Not Going Away: Eating Disorders
It’s been more than 20 years since Highland Park graduate Elisa McCall penned the following words before taking her own life; “with my death, hopefully, I will touch more lives than I ever could have alive.”
Eating disorders affect at least 30 million people in the United States, including many like McCall, who ended her life after a seven-year battle with depression and bulimia.
“It hasn’t gone away over the past 20 years,” Kimberly Martinez, executive director of The Elisa Project said. “It has begun to become unveiled, though.”
Martinez, who runs the nonprofit created by McCall’s parents in 1999, said while social media has created a community of resources for those suffering from an eating disorder, raising awareness in the community and at a state level remains arduous.
Defining An Eating Disorder: “I am your eating disorder. I make you sick; I make you cry. I make you emotional. I make you crazy. I make nothing else matter. I make you feel lonely and scared. I make you feel worthless and sorrowful. I also give you strength and energy. I feed you, and you me. Our relationship has become detrimental in all its complexities. Over the years I’ve pushed you, driven you and comforted you. I’ve always been there for you when it seems no one else cares or knows. And, if you don’t let go, I will make you die.” – Elisa McCall
Annual events such as the nonprofit’s Life Lessons Luncheon help on a micro level, and she hopes a planned trip to Austin to present a bill to the Legislature will open the doors to more state funding and research. If acted upon, the bill would create Texas’ first task force to study the prevalence of eating disorders in the state and what sort of access to care residents have – or lack.
While statistics do exist on a national level, Texans are in the dark about how the debilitating disease is impacting them, Martinez said.
“Eating disorders are a really hard space. The public still feels it’s our fault, that we’re vain or pretentious, and there is still this false myth that it’s a white, rich girl’s disease,” Martinez said. “People really don’t know what an eating disorder is and have no idea what it’s like to step into the shoes.”
In recent years, The Elisa Project has narrowed its focus to three things: education, case management, and advocacy.
Programs include a student-led awareness project, support and guidance for caregivers, and the Texas Eating Disorders Coalition, a community group dedicated to enhancing awareness of disordered eating and related conditions throughout the state.
Anorexia nervosa has the highest mortality rate of any mental disorder and yet there are no state or federal resources designated explicitly to the issue, Martinez said. “I believe the problem is becoming bigger, not smaller. We’ve got to do something about it.”

SUPPLIED RECORDS.

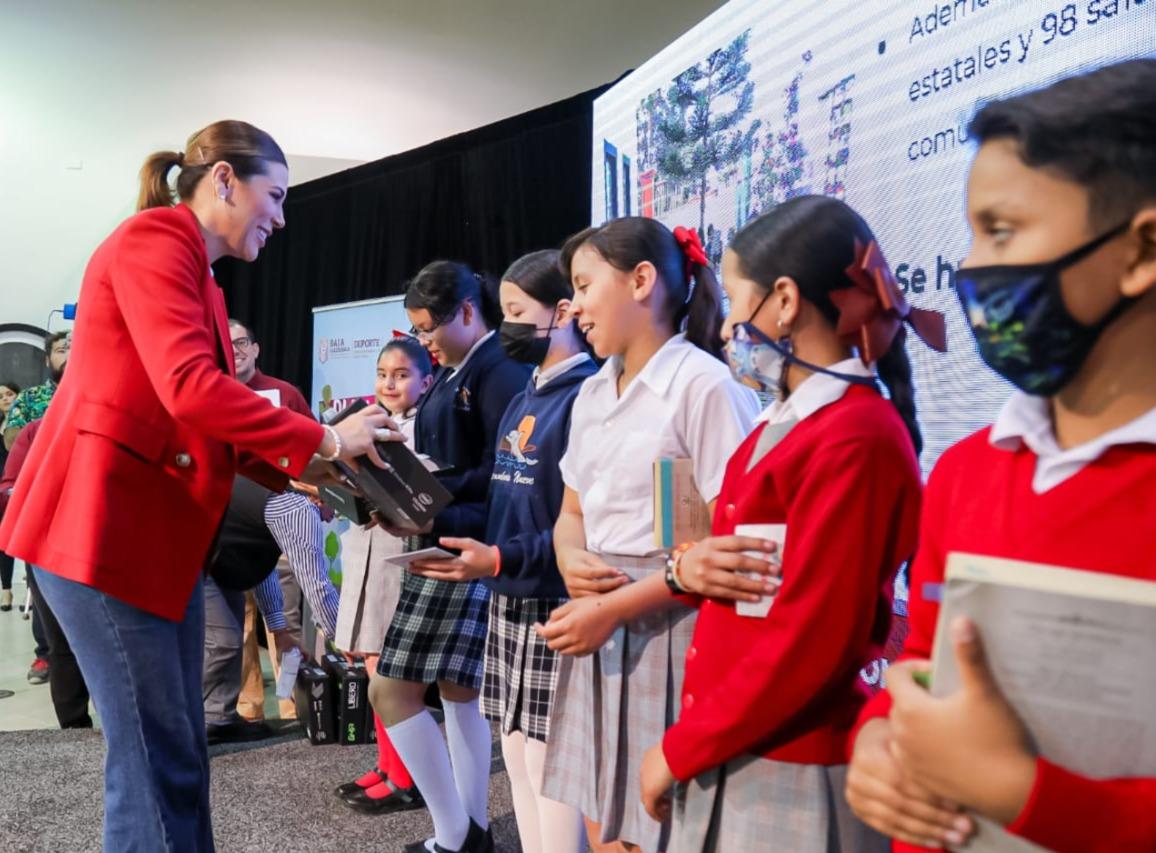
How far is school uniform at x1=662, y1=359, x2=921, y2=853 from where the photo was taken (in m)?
---
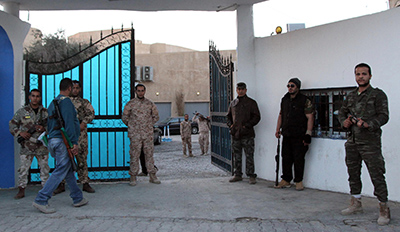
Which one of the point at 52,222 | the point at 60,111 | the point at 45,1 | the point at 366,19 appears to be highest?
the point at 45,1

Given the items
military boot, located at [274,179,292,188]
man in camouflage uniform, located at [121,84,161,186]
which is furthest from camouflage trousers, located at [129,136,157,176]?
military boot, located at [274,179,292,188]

WHAT TO WORK ON.
1. Can you sum up the eating disorders article in two sentences?
2. Using the eating disorders article, answer these:
(a) How long did Elisa McCall battle depression and bulimia?
(b) In what year did McCall's parents create The Elisa Project?
(c) According to Martinez, which eating disorder has the highest mortality rate of any mental disorder?

ANSWERS BY ITEM NUMBER.
1. Eating disorders affect at least 30 million people in the United States. Kimberly Martinez, executive director of The Elisa Project, says the problem is becoming bigger, not smaller, and hopes a bill presented to the Texas Legislature will create the state's first task force on eating disorders and the access to care residents have.

2.
(a) Seven years
(b) 1999
(c) Anorexia nervosa